KELI From Inkwell, this is the Independent News Drop. It's Monday, June first. The time is six a.m. Central. I'm Keli, with Hast.
HAST Morning. We're leading with a story from our Ground News desk — California, November 2020, and what the press saw versus what it didn't see.
KELI Governor Newsom went to a dinner indoors with twelve people, including the CEO and top lobbyist of the California Medical Association. At that exact moment, the CMA was running statewide ad campaigns telling Californians to wear masks and not gather. Newsom later said he made a bad mistake — said he should have stood up, gotten in his car, driven home. The coverage focused on the hypocrisy: the rule-maker breaking his own rules. But here's the structural piece newsrooms largely skipped. The people writing public health guidance and the people enforcing it are the same social circle. The CMA's lobbyists sit in rooms with state officials, then fund campaigns telling the public to follow what those same officials say. That's not corruption in the criminal sense. It's architecture. It's how the system is built. You can check this over the next weeks by watching whether any outlet frames the story as a systems question or keeps it personal — a governor who messed up and apologized.
HAST Staying overseas. Spain's regional government in La Linea de la Concepcion has canceled a World Cup warm-up match. The DR Congo national team was scheduled to play there ahead of the 2026 tournament, but the Spanish mayor pulled the plug citing Ebola fears in the Democratic Republic of Congo. This is an update on an ongoing diplomatic and health conversation between the two nations about what level of risk applies to international travel right now.
KELI Different geography. Kyiv again. A Russian strike hit a residential neighborhood early today — residents emerging from underground shelters to devastated buildings, gas leaks, emergency crews working through the rubble. Ukraine's air force says it intercepted some incoming missiles, but not all of them got through. This is the kind of attack pattern we've been tracking for months: concentrated fire on civilian areas, infrastructure damage, psychological weight on the city.

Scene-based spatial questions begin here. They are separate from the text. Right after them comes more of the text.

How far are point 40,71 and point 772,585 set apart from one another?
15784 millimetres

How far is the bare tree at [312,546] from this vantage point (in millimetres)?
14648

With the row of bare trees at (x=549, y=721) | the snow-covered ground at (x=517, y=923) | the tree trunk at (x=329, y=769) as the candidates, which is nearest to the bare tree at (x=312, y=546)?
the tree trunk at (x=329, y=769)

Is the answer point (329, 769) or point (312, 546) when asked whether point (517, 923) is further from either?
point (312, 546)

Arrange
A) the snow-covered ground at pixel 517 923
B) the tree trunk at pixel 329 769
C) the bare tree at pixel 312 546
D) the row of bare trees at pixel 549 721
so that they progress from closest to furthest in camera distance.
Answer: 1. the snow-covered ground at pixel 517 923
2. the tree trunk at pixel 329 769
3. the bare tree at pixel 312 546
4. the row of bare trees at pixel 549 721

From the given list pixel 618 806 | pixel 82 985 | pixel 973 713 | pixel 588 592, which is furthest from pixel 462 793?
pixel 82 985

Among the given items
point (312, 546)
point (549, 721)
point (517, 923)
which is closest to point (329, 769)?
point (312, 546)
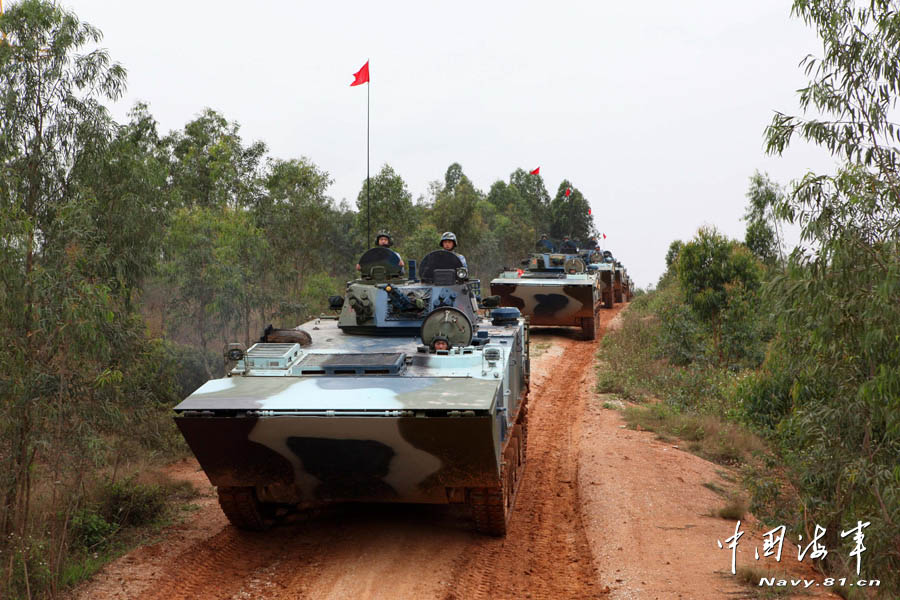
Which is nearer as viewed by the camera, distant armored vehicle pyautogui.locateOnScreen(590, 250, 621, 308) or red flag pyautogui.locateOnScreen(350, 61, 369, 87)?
red flag pyautogui.locateOnScreen(350, 61, 369, 87)

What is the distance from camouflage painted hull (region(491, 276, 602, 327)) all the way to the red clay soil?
10.5 meters

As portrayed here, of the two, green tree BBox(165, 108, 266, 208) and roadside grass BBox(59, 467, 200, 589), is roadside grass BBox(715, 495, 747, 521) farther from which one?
green tree BBox(165, 108, 266, 208)

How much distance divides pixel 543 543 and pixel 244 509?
284cm

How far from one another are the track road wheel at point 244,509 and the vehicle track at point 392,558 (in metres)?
0.13

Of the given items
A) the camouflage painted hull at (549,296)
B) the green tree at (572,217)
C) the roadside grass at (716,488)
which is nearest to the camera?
the roadside grass at (716,488)

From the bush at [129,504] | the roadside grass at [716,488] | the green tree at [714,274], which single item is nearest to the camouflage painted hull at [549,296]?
the green tree at [714,274]

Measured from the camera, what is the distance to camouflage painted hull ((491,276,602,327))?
21891 millimetres

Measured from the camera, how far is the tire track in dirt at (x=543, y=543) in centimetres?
752

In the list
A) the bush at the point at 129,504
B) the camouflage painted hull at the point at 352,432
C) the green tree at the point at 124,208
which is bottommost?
the bush at the point at 129,504

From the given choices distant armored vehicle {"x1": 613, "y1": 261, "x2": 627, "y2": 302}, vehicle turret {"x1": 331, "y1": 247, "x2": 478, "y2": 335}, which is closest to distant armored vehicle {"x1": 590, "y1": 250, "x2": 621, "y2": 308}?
distant armored vehicle {"x1": 613, "y1": 261, "x2": 627, "y2": 302}

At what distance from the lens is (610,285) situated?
32688mm

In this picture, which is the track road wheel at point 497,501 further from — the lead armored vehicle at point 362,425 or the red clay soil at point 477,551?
the red clay soil at point 477,551

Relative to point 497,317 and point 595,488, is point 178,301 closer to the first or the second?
point 497,317

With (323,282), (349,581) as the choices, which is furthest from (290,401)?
(323,282)
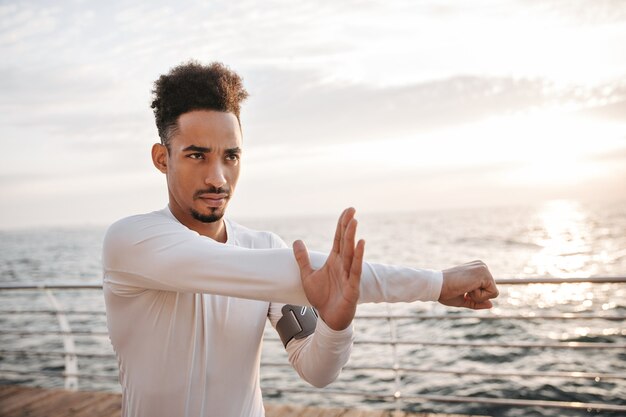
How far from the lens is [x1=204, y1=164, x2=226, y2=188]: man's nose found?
4.62 feet

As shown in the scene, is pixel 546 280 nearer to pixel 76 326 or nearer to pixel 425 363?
pixel 425 363

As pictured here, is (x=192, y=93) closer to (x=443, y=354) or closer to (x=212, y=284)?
(x=212, y=284)

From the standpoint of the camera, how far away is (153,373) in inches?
52.3

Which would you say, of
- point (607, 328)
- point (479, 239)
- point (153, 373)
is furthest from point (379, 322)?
point (479, 239)

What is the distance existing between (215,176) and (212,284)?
362 mm

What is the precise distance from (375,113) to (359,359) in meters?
32.5

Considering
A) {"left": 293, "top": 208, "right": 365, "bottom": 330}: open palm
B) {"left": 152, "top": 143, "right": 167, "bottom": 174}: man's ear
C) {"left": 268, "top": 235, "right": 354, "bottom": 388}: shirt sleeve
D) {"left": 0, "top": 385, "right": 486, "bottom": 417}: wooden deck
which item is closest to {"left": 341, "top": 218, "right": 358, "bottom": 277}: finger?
{"left": 293, "top": 208, "right": 365, "bottom": 330}: open palm

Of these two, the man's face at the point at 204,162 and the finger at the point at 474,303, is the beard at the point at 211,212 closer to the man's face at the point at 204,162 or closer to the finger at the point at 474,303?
the man's face at the point at 204,162

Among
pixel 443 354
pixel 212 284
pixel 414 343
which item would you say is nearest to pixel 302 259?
pixel 212 284

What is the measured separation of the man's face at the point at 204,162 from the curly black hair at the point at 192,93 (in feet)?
0.09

HAST On trade now. The Trump administration is backing away from some of its tariff plans, particularly on farm equipment. The move is, in effect, an acknowledgment that tariffs raise prices for consumers and businesses — the opposite of what the administration initially said they would do. Reason magazine frames this as the White House quietly admitting its own trade policies have been inflationary, even as it tries to undo some damage before broader economic consequences settle in.

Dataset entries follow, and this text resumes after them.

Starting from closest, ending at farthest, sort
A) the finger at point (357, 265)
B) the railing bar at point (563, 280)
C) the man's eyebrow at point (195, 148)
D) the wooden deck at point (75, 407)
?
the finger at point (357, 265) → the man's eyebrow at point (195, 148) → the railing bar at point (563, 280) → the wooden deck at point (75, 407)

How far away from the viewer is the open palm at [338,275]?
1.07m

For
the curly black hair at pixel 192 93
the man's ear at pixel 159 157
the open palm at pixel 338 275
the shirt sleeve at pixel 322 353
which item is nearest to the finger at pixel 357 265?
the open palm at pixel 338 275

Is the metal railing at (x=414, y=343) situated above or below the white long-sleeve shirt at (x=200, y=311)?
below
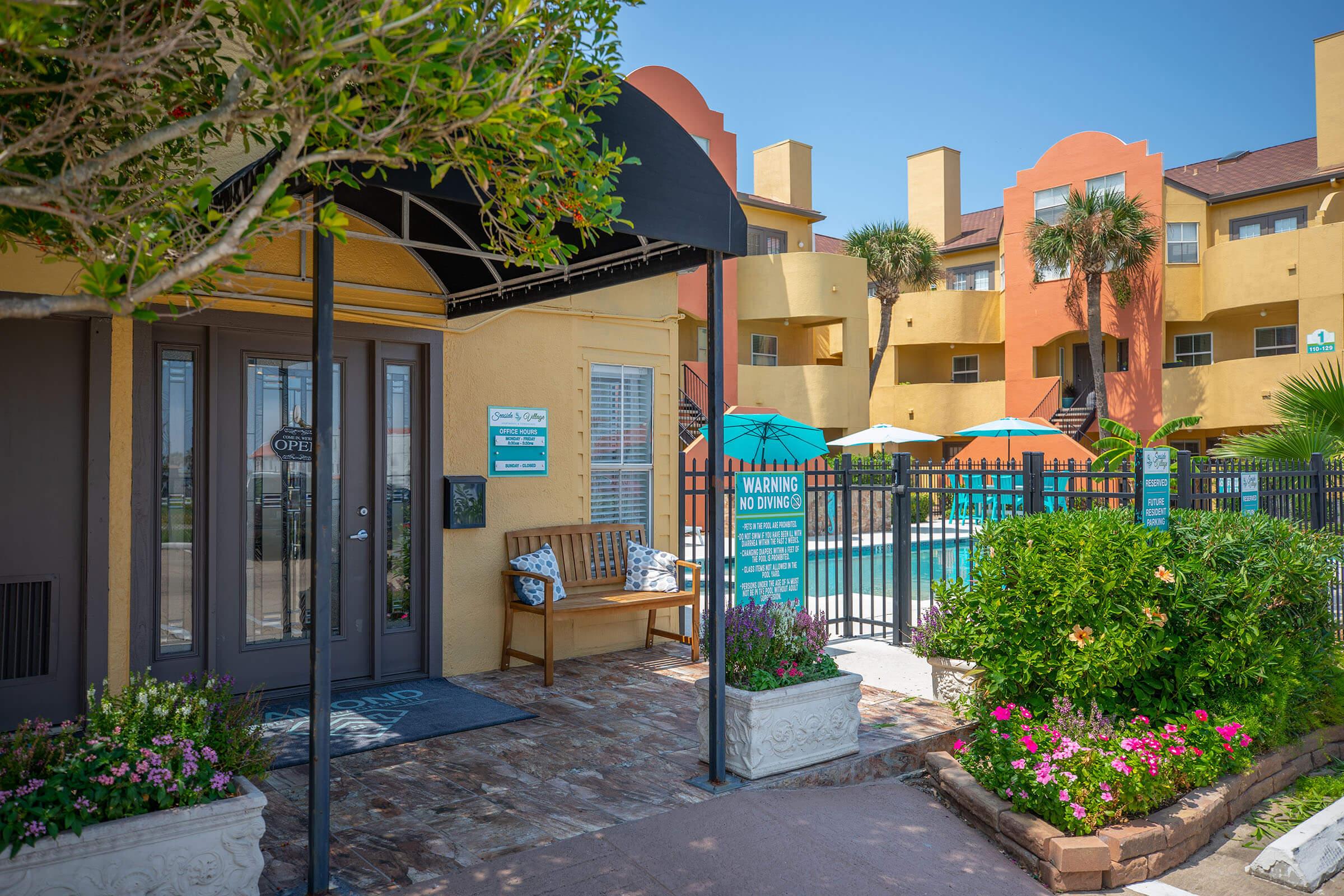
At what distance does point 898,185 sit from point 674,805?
30.6 meters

KELI Lighter footing for this one. Surfing is growing in Côte d'Ivoire. The sport is becoming competitive there, drawing international attention, and helping shift a cultural relationship to the ocean that had been built on fear. It's one of those stories about how global sport can quietly reshape how communities see themselves and their geography.
KELI Before we close, one date marker. On this day in 2009, General Motors filed for Chapter 11 bankruptcy — the fourth largest in U.S. history at that time.
HAST That's the Independent News Drop. We'll be back this evening. From Inkwell.